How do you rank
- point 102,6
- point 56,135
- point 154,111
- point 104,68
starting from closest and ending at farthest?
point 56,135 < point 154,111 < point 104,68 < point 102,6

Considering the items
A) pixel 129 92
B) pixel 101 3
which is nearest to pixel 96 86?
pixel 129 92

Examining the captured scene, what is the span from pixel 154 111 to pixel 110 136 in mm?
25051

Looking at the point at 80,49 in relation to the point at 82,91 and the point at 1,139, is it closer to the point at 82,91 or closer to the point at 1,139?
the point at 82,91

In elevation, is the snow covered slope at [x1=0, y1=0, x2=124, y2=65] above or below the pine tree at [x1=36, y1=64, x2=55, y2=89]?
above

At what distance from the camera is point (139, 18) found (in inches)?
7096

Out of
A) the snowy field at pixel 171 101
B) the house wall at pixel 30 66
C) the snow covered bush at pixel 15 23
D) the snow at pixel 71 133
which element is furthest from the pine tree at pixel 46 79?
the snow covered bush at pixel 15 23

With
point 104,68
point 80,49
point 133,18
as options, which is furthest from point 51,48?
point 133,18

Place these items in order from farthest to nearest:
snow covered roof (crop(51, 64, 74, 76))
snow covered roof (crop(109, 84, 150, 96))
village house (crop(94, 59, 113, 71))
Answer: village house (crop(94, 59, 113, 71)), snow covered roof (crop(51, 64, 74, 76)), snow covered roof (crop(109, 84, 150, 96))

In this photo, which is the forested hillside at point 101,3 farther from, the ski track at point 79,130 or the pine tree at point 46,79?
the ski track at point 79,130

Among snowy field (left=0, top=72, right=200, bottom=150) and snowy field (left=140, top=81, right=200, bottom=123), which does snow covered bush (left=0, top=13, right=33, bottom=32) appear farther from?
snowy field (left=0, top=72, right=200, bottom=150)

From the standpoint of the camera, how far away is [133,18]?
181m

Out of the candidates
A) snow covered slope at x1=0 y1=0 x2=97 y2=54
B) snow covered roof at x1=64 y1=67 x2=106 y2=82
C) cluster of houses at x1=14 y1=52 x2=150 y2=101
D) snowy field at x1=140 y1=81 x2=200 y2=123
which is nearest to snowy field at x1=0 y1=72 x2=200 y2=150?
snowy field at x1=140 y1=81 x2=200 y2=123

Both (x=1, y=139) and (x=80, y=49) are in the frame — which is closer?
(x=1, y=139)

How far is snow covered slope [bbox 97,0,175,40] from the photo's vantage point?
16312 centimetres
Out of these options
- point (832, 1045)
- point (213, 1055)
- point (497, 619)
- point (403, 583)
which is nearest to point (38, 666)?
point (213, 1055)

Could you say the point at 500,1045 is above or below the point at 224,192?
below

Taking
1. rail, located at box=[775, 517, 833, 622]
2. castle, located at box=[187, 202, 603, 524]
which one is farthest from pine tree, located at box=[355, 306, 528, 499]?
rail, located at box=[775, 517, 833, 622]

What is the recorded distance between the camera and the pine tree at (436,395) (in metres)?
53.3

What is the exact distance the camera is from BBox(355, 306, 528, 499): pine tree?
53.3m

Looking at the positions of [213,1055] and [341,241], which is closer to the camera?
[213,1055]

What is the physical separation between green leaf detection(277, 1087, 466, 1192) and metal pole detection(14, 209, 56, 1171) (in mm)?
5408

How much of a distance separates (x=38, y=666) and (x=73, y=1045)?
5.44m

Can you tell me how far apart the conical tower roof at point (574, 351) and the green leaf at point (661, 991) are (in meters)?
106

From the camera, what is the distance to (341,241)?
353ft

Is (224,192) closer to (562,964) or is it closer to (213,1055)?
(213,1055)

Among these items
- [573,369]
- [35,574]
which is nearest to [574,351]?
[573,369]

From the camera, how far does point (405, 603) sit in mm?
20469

■ ■ ■ ■

_Exercise brief_: Rewrite the entries from the line that has "What is the physical" through the end of the entries, replacing "green leaf" with "green foliage" and leaving everything else unchanged.

_Task result_:
What is the physical separation between green foliage detection(277, 1087, 466, 1192) and metal pole detection(14, 209, 56, 1171) (in mm)?
5408

How much of a distance separates (x=38, y=666) and (x=73, y=1045)?
5.44m

Can you tell me how far apart the conical tower roof at point (574, 351) and the green foliage at point (661, 991) are (in meters)?
106

From the camera, what is the distance to (341,241)?
353ft

Is (224,192) closer to (562,964) or is it closer to (213,1055)?
(213,1055)

Among these items
- [573,369]
- [35,574]
which is nearest to [574,351]?
[573,369]

From the camera, how far does point (405, 603) sit in mm?
20469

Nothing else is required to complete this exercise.